• _EXCERPTED PASSAGE_:
|---|

For Pacific Island nations, the COVID-19 pandemic has been an unwanted distraction from a more existential crisis: climate change. With rising sea levels threatening to erase some countries from the map, perhaps it is no surprise that these same countries have been some of the most proactive during the pandemic in driving forward efforts to tackle the climate crisis.
One tool in their arsenal comes in the form of ongoing work under the Montreal Protocol, the global treaty that is protecting human life and the environment by the phase-out of ozone-depleting substances (ODS).
Despite border closures and the inability to hold face-to-face meetings due to the pandemic, National Ozone Officers across the Pacific have been gathering online over the last few months to map out strategic plans to finalise the phase-out of hydrochlorofluorocarbons (HCFCs) in their countries.
After chlorofluorocarbons (CFCs) were largely phased out as refrigerants due to their detrimental effect on the Earth’s protective ozone layer, HCFCs were introduced as replacements. Although HCFCs have a smaller impact on the ozone layer, they are also potent greenhouse gases, some of which have thousands of times the global warming potential of carbon dioxide. By phasing out HCFCs, the Pacific Island countries are also helping to mitigate climate change.
“We’re not taking any time off on this issue, pandemic or not,” said Roselyn Bue, National Ozone Officer for Vanuatu. “We in the Pacific are doing everything we can to mitigate the impacts of climate change and phasing out HCFCs is a big part of that.”
In the Pacific, HCFCs are used mostly in refrigeration and air-conditioning servicing and are the major ODS used in the region. The UN Environment Programme, through its OzonAction Compliance Assistance Programme, has been supporting efforts to eliminate and reduce ODS use in the Pacific and other countries with support provided by the Montreal Protocol’s Multilateral Fund.
Uniquely, Pacific Island countries have adopted a regional approach for tackling ODS, working together to phase out HCFCs. Given their common circumstances, the countries are able to share successes and lessons with others in the region and foster collaboration between their National Ozone Units, which are responsible for their national strategies to implement the Montreal Protocol.
More than five virtual sessions between May and July were organised with representatives from 12 Pacific countries under the regional approach comprising the Cook Islands, Kiribati, Marshall Islands, Micronesia, Nauru, Niue, Palau, Samoa, Solomon Islands, Tonga, Tuvalu and Vanuatu came together to discuss the next steps of their regional HCFC Phaseout Management Plan (HPMP).

|---|

• _DATA EXCERPT_:
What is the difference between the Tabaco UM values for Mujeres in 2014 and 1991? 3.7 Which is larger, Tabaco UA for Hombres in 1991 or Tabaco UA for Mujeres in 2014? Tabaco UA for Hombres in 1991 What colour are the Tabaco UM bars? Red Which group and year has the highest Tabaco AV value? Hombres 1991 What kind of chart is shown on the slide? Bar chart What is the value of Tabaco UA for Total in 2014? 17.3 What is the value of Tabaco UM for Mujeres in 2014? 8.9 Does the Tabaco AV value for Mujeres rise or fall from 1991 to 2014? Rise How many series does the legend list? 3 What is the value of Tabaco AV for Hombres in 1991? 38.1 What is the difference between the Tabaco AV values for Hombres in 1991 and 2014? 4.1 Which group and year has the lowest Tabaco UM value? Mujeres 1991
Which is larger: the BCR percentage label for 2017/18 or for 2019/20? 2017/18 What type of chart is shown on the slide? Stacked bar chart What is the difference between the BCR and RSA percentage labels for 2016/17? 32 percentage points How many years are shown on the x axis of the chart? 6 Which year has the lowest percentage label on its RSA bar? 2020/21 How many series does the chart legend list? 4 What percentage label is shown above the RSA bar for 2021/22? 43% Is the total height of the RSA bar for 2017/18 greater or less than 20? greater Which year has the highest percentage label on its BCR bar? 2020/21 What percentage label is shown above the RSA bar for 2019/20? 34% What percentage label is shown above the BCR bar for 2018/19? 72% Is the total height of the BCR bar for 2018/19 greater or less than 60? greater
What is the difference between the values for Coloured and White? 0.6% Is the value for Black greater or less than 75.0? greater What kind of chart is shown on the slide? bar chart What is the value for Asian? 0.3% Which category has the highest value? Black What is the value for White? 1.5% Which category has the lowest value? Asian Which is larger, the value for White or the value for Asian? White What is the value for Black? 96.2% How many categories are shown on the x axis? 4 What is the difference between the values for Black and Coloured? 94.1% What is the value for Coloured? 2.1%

|---|

• _EXERCISE 1_:
Answer these questions from the Pacific HCFC article, one line each:
(a) What position does Roselyn Bue hold?
(b) In the Pacific, what are HCFCs mostly used in?
(c) How many Pacific countries had representatives at the virtual sessions?
• _EXERCISE 2_:
How would you sum up the Pacific HCFC article in two sentences?
• _EXERCISE 3_:
Repeat the Pacific HCFC article word for word, from "In the Pacific, HCFCs" to "the Montreal Protocol.".

• _ANSWER BOX 1_:
(a) National Ozone Officer for Vanuatu
(b) Refrigeration and air-conditioning servicing
(c) 12

• _ANSWER BOX 2_:
Despite the COVID-19 pandemic, National Ozone Officers across the Pacific have met online to plan the final phase-out of HCFCs under the Montreal Protocol. HCFCs are also potent greenhouse gases, so this work also helps mitigate climate change, and under a regional approach representatives of 12 countries held more than five virtual sessions between May and July on their regional HCFC Phaseout Management Plan.

• _ANSWER BOX 3_:
In the Pacific, HCFCs are used mostly in refrigeration and air-conditioning servicing and are the major ODS used in the region. The UN Environment Programme, through its OzonAction Compliance Assistance Programme, has been supporting efforts to eliminate and reduce ODS use in the Pacific and other countries with support provided by the Montreal Protocol’s Multilateral Fund.
Uniquely, Pacific Island countries have adopted a regional approach for tackling ODS, working together to phase out HCFCs. Given their common circumstances, the countries are able to share successes and lessons with others in the region and foster collaboration between their National Ozone Units, which are responsible for their national strategies to implement the Montreal Protocol.